The Justice of Trajan and Herkinbald was a set of four large panels painted by the Flemish painter Rogier van der Weyden that decorated one wall of a court-room in the Town Hall of Brussels. They represented the Justice of Trajan, a Roman emperor, and the Justice of Herkinbald, a legendary Duke of Brabant. The panels were intended as a reminder to judges to dispense impartial justice and were admired by generations of visitors, including Albrecht Dürer. [1]
They were destroyed when the city was bombarded by the French in 1695 and are now known only from descriptions and from a tapestry copy in the Historical Museum of Bern. [2] [3]
The work is thought to have preoccupied van der Weyden for several years, and is believed to have been, in conception and execution, on a scale and breadth and skill to equal Jan van Eyck's Ghent Altarpiece . The panels were recorded and described in a number of sources until the 17th century; especially detailed are the inscriptions on the frames, which are likely the same as those contained on the edges of the tapestry. [4]
Each panel was about eleven feet in height and together they spanned a distance of about thirty five feet. The theme of the panels was justice safeguarded by divine intervention. [5] The legends of Trajan and Herkinbald appear to occur together for the first time in 1308 in the Alphabetum Narrationum (Alphabet of Tales), a collection of over 800 tales attributed to Arnold of Liége (previously to Etienne de Besançon) arranged by themes and intended to be used as a basis for homilies. The theme Iustitia (Justice) included just these two legends, although the legend of Trajan is given in a slightly different version from that depicted in the paintings and tapestry. [6]
The first panel showed a widow begging justice from Trajan for the murder of her son and Trajan ordering the execution of the soldier accused by the woman (in the tale in the Alphabetum Narrationum, Trajan offered the widow his son as a replacement for her murdered son). The second panel depicted the story in the Golden Legend of Pope Gregory I's miraculous resurrection and conversion of Trajan, thus releasing him from Purgatory.
Gregory is shown holding Trajan's exhumed skull, in which the tongue has been miraculously preserved and thus able to utter the death sentence, demonstrating the justness of that sentence. Van der Weyden is known to have portrayed himself as a bystander in this scene. The third panel depicted Herkinbald on his death bed slitting the throat of his nephew, who had committed a rape. The fourth panel showed Herkinbald miraculously receiving the Host, despite refusing to confess the slaying of his nephew as a sinful act. [2] [7]
Both Nicholas of Cusa (in 1453) and Dubuisson-Aubenay (in the 1620s) mentioned that the work contained a self-portrait, generally thought to be faithfully reproduced in the 'Herkinbald slaying his nephew' passage. [4]
The tapestry dates from about 1450. It measures 461 cm by 1053 cm (about 15 feet by 35 feet) and was probably woven in either Tournai or Brussels, two important centres of tapestry manufacture and both associated with van der Weyden. It is a wall tapestry, woven in wool, silk, and gold and silver thread.

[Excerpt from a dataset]
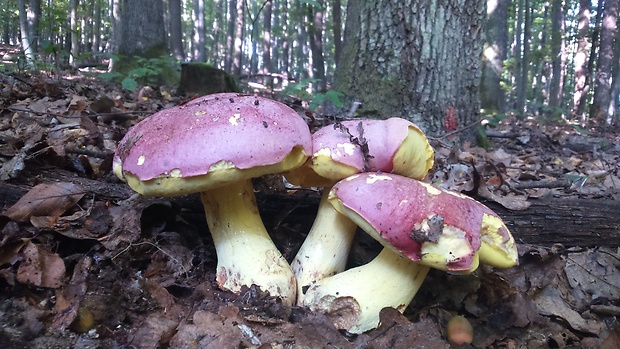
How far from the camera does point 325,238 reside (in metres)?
2.03

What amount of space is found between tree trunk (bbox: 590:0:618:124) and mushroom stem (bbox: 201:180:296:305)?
16544 millimetres

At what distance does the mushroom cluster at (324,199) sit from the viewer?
5.10 ft

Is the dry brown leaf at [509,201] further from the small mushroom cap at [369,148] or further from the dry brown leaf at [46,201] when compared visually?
the dry brown leaf at [46,201]

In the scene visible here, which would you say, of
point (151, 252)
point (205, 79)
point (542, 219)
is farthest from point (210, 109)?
point (205, 79)

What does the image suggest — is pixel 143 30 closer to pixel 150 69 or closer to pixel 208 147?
pixel 150 69

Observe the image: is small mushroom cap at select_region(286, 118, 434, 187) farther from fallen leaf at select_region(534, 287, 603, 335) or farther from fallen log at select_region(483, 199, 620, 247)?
fallen leaf at select_region(534, 287, 603, 335)

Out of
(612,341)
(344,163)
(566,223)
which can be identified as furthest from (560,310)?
(344,163)

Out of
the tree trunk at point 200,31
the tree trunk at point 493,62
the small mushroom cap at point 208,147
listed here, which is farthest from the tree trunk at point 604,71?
the tree trunk at point 200,31

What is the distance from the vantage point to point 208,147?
5.10 feet

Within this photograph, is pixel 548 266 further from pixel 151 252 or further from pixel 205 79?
pixel 205 79

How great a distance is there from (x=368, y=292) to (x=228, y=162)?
2.73ft

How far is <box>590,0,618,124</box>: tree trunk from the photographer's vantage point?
1465 cm

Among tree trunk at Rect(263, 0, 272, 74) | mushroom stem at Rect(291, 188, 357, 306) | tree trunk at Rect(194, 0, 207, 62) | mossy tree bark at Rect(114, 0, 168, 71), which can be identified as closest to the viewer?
mushroom stem at Rect(291, 188, 357, 306)

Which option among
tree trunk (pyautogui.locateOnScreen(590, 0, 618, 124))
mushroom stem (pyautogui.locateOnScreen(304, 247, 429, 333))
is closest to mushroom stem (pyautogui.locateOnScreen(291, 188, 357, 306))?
mushroom stem (pyautogui.locateOnScreen(304, 247, 429, 333))
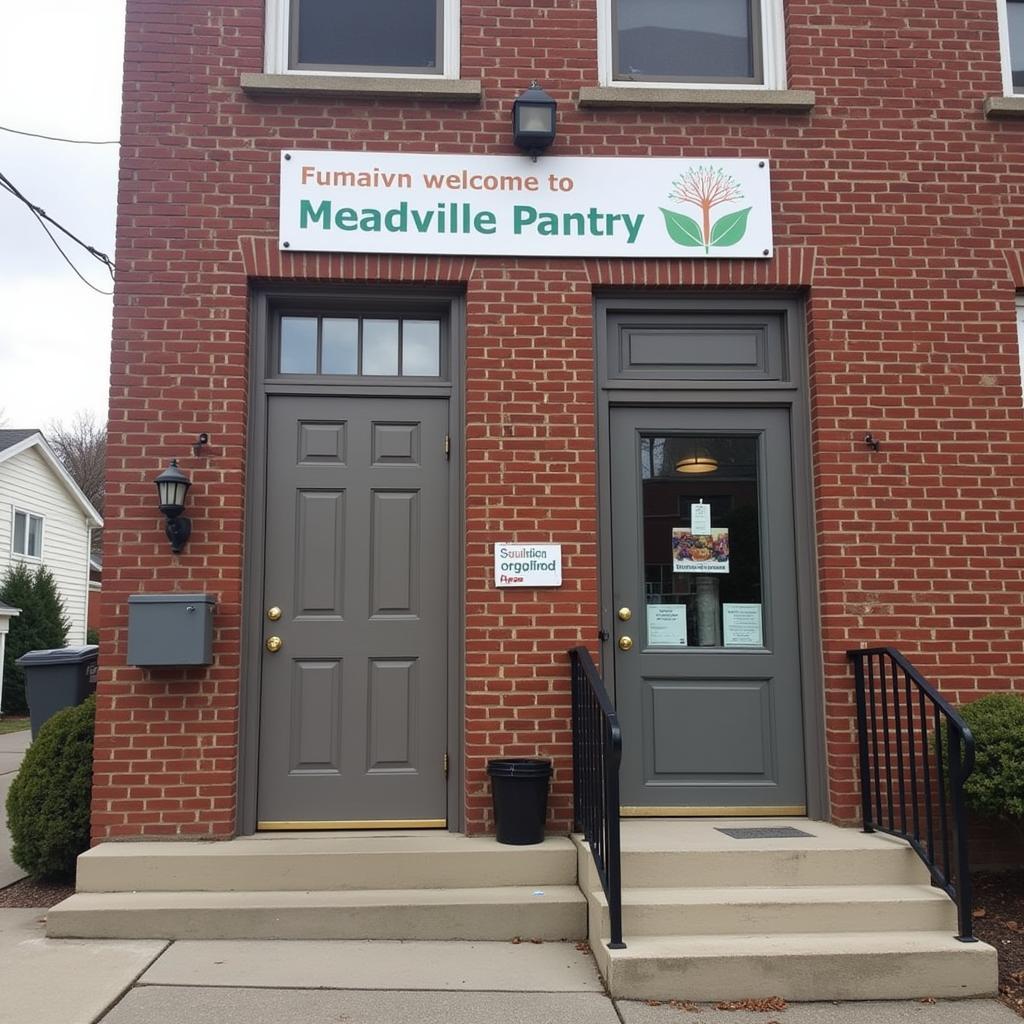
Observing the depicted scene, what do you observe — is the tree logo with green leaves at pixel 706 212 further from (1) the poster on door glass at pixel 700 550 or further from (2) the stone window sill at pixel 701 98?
(1) the poster on door glass at pixel 700 550

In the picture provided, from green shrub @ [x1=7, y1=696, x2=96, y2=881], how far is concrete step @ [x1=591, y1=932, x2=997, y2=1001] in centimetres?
282

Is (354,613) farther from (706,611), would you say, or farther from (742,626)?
(742,626)

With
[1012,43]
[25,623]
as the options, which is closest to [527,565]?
[1012,43]

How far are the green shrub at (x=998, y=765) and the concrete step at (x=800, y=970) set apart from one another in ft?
2.43

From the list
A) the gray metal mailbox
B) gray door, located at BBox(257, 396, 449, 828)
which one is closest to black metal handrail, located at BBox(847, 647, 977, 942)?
gray door, located at BBox(257, 396, 449, 828)

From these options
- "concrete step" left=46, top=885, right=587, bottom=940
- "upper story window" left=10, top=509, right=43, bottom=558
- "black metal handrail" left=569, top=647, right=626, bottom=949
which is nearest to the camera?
"black metal handrail" left=569, top=647, right=626, bottom=949

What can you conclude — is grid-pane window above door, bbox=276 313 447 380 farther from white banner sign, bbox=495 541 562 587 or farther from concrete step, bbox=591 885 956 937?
concrete step, bbox=591 885 956 937

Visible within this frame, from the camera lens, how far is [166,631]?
4.88m

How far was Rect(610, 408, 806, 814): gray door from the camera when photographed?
5.32m

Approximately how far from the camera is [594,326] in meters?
5.54

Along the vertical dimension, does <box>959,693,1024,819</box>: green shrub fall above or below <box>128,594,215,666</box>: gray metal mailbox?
below

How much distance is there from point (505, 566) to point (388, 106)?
2.62 metres

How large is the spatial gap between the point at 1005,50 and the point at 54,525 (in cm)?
2184

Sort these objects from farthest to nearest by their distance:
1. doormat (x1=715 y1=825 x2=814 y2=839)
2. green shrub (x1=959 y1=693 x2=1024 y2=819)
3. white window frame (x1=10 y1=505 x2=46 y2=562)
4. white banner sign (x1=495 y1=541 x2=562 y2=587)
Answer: white window frame (x1=10 y1=505 x2=46 y2=562) → white banner sign (x1=495 y1=541 x2=562 y2=587) → doormat (x1=715 y1=825 x2=814 y2=839) → green shrub (x1=959 y1=693 x2=1024 y2=819)
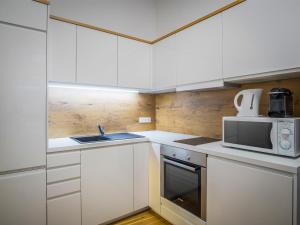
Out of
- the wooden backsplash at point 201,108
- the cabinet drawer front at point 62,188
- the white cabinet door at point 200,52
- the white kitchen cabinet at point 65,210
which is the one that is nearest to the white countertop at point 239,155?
the cabinet drawer front at point 62,188

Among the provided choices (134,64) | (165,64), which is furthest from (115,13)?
(165,64)

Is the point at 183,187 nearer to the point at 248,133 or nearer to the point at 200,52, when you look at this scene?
the point at 248,133

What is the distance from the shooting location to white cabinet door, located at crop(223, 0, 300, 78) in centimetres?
127

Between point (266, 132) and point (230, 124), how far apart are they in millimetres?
290

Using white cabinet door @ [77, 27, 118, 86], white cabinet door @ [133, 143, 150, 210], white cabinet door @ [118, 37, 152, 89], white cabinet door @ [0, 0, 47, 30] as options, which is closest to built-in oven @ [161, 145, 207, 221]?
white cabinet door @ [133, 143, 150, 210]

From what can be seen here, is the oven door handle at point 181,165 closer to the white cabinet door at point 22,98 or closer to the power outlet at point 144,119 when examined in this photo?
the power outlet at point 144,119

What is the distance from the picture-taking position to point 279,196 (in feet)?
3.56

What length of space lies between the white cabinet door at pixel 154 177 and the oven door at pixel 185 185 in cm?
9

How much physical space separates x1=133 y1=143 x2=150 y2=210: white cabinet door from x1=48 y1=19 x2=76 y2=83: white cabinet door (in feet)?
3.46

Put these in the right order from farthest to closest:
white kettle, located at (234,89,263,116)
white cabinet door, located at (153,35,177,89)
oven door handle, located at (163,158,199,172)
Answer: white cabinet door, located at (153,35,177,89) < oven door handle, located at (163,158,199,172) < white kettle, located at (234,89,263,116)

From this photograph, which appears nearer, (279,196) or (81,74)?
(279,196)

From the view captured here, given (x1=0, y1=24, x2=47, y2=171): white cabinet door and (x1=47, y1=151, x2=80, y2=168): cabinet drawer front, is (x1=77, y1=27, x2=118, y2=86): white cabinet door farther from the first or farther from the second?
(x1=47, y1=151, x2=80, y2=168): cabinet drawer front

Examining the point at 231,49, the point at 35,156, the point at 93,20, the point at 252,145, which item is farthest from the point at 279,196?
the point at 93,20

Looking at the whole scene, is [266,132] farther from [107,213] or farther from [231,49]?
[107,213]
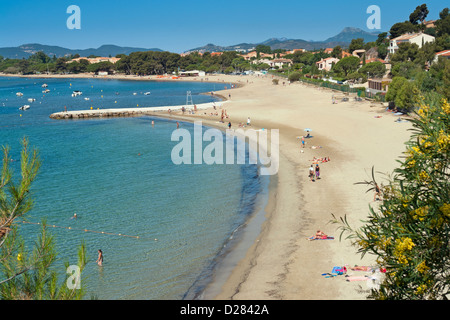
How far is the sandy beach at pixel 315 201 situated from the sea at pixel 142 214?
4.36 ft

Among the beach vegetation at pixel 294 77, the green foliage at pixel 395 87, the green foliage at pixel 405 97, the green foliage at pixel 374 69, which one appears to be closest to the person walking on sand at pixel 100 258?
the green foliage at pixel 405 97

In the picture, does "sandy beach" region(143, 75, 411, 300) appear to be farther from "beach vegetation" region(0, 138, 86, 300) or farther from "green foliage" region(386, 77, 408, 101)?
"beach vegetation" region(0, 138, 86, 300)

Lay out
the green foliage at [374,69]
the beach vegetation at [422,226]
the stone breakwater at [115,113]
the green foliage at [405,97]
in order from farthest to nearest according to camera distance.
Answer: the green foliage at [374,69], the stone breakwater at [115,113], the green foliage at [405,97], the beach vegetation at [422,226]

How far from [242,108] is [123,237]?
49857mm

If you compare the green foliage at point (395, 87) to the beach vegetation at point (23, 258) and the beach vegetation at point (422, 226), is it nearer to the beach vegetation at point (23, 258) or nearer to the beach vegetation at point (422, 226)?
the beach vegetation at point (422, 226)

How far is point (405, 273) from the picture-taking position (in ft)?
25.5

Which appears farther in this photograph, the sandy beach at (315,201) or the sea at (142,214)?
the sea at (142,214)

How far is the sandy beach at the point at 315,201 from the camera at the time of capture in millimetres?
16203

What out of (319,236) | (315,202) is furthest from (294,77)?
(319,236)

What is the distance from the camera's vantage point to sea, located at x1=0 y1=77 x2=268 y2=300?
707 inches

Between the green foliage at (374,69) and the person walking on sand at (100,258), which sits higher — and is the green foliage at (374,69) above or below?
above

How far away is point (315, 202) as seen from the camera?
2522 centimetres

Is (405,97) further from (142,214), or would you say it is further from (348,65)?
(348,65)
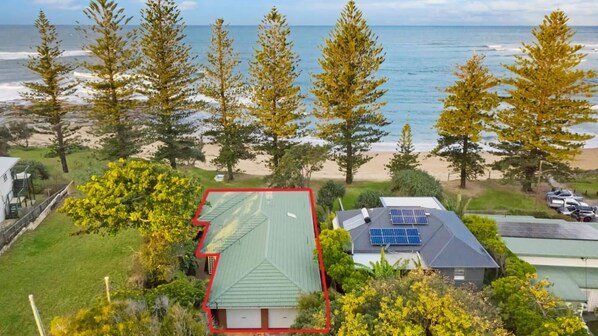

» **Exercise**
According to the text about the Justice of Trajan and Herkinbald, what event destroyed the panels, and in what year? These rows were drawn from a source unrelated to the text.

» **Written response**
The panels were destroyed when the French bombarded the city in 1695.